Let’s say your taxable income (after deductions) is $39,000 and you are single. Your total income falls in range of the 22% tax bracket, or at least that’s how it looks, but in reality, only a portion of your income is subjected to the 22% rate. You pay the tax rate for each amount of income within the bracket. In this case, that means:

  • $9,700 is taxed at 10% ($970)
  • $29,300 is taxed at 12% ($3,516)

In this example, $4,486 of tax paid on $39,000 means the overall effective rate is 11.5%.

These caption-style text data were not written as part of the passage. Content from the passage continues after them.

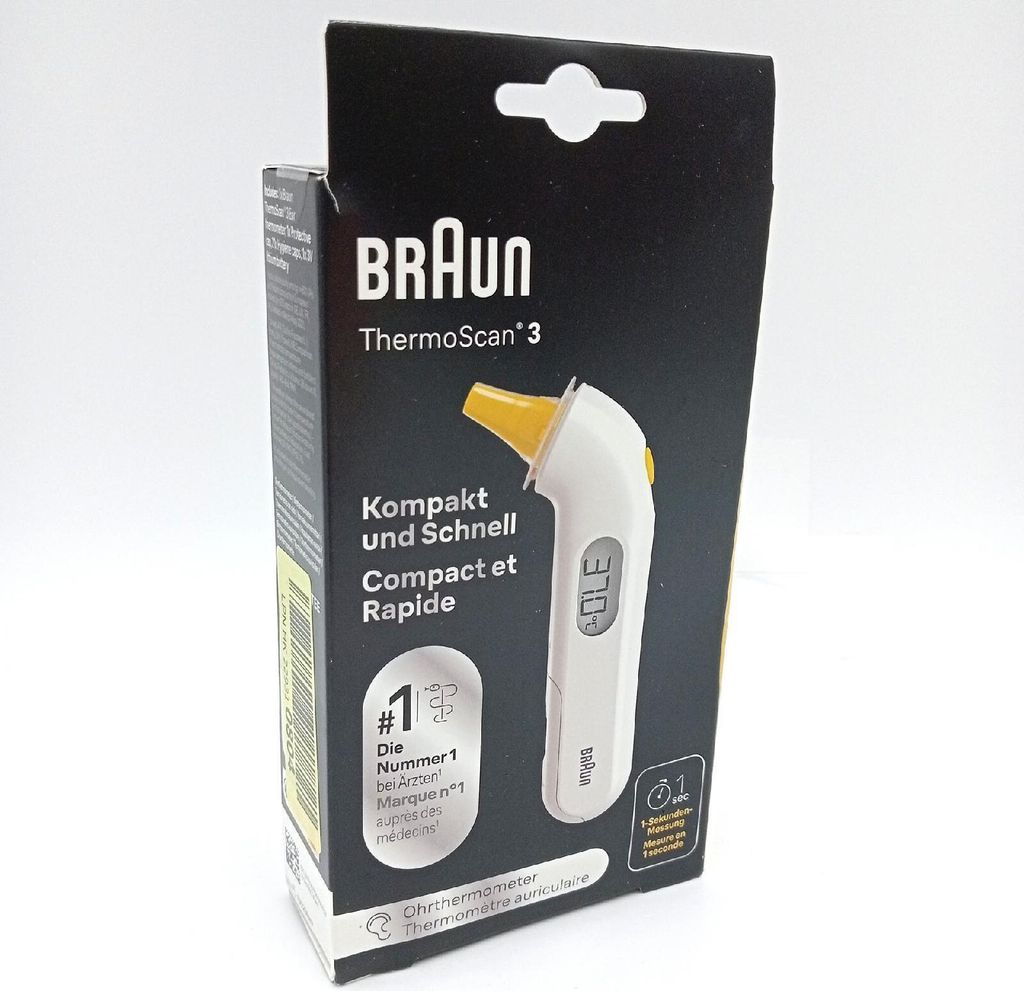 Braun ThermoScan 3 Contact White Ear Zdjęcie produktu 37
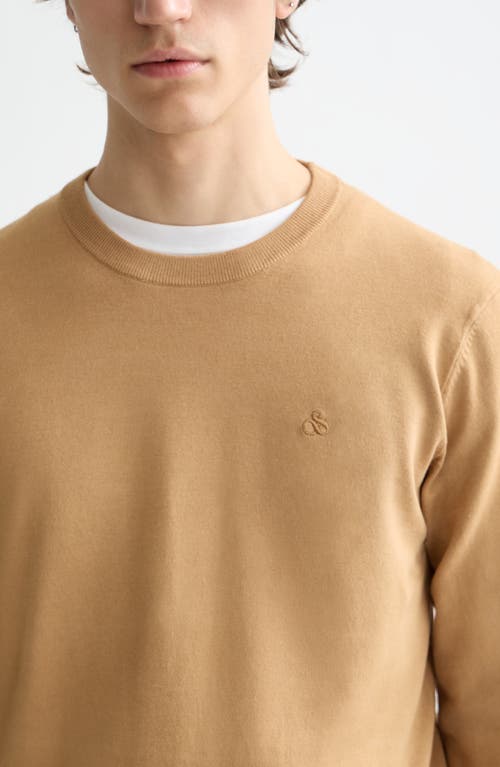 Scotch & Soda Core Crewneck Pullover In Brown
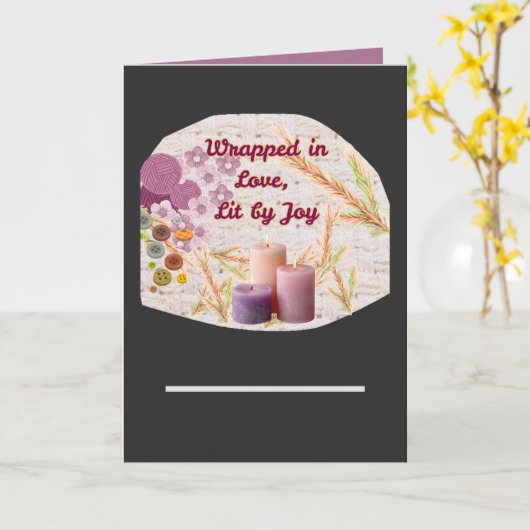  Wrapped in Love, Lit by Joy | Heartfelt Christmas カード (黄色い花)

Now, let’s say you got a nice raise, and suddenly have $45,000 in taxable income (again, after deductions):

  • $9,700 is taxed at 10% ($970)
  • $29,775 is taxed at 12% ($3,573)
  • $5,525 is taxed at 22% ($1,215)

The highest bracket rate of 22% is only applied to the income that falls into that bracket. In this example, $5,758 of tax paid on $45,000 in taxable income puts the effective rate at 12.8%, which is higher than the previous example, but not much.

2020 Tax Brackets

Below are the tax brackets for the year 2020:

Individuals

Rate Taxable Income In Range
10% $0 to $9,875
12% $9,875 to $40,125
22% $40,125 to $85,525
24% $85,525 to $163,300
32% $163,300 to $207,350
35% $207,350 to $518,400
37% $518,400 and up

Married Filing Jointly

Rate Taxable Income In Range
10% $0 to $19,750
12% $19,750 to $80,250
22% $80,250 to $171,050
24% $171,050 to $326,600
32% $326,600 to $414,700
35% $414,700 to $622,050
37% $622,050 and up

Head of Household

Rate Taxable Income In Range
10% $0 to $14,100
12% $14,100 to $53,700
22% $53,700 to $85,500
24% $85,500 to $163,300
32% $163,300 to $207,350
35% $207,350 to $518,400
37% $518,400 and up

Your tax bracket affects how much money you owe in taxes at tax time. Remember that as your income rises, reaching a new bracket does not mean that your entire income will be subjected to the rate associated with the higher tax bracket. Fortunately, only a portion of your income total will be affected by the higher rate.